I’ve heard from several folks the cloning makes swapping winters tires because you don’t have to re-program the tires. The problem with that is I also rotate the tires when I change from summer to winter and vice versa. Rear left becomes front right. ( I chalk mark the tire’s position ). In my Suburban the system reports the actual psi of each tire and it’s location. Certainly it’s not an issue on versions that just have a light if one tire gets low. I’ll just carry on and reprogram the tire’s position.
 
Last edited:
I’ve heard from several folks the cloning makes swapping winters tires because you don’t have to re-program the tires. The problem with that is I also rotate the tires when I change from summer to winter and vice versa. Rear left becomes front right. ( I chalk mark the tire’s position ). In my Suburban the system reports the actual psi of each tire and it’s location. Certainly it’s not an issue on versions that just have a light if one tire gets low. I’ll just carry on and reprogram the tires position.
Ford has a similar in-vehicle sequence involving partial deflation of one tire at a time to assign location. Some militantly post assertions that an F-150 can magically find new sensors, and old sensors in new positions on its own. Yet for some reason the procedure is printed in the owner's manual and Ford sells a clicker which bypasses the deflation step. Am guessing your Silverado might also be able to bypass the deflation step using a clicker at each wheel.

Have also seen mention of a magnet which fits around the valve stem to wake new sensors from new manufacturing hibernation.

With my Autel TS508 I can go to each wheel to read the sensor, then plug into the OBD-II port, tell the TS508 to update the truck, task complete. Have never waited to see if the truck would find the new locations on its own.

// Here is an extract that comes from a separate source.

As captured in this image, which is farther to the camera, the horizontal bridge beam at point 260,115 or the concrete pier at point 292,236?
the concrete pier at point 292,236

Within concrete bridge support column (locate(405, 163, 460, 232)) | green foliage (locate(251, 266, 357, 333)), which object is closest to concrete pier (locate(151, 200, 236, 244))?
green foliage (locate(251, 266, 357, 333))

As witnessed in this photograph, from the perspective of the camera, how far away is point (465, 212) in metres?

When the Tesla Mobile Tech used a TS508 on my Model S, I knew I had to have one. Saw mention new unused TS508's were being sold on eBay in 2019, I snagged it. My Model S does not display pressures but with the TS508 I can walk around the car, read the sensors and pressures without bending down on my knees to unscrew a valve cap. And do the same for my Subaru. But of all things it is my lowly Ford which which is the only one to have tire pressure display.
 
IMO sensors are a waste!!! my $80 tire pressure gauge has done a LOT of checks!!! i just rotated girlfriends tyres on her 18 Kia Optima + ALL tyres were down 7 LB but no warning light!!! its great having a good fair priced indy + mine mounts + balances MY tires that are on my car or pickup @ $10 a pop + he gets any work i dont do as well as my girlfriends car. today its RARE especially in bigger cities to get fair pricing + FORGET the STEALERS as they have a lot of overhead aka upper management getting OVERPAID for NOTHING!!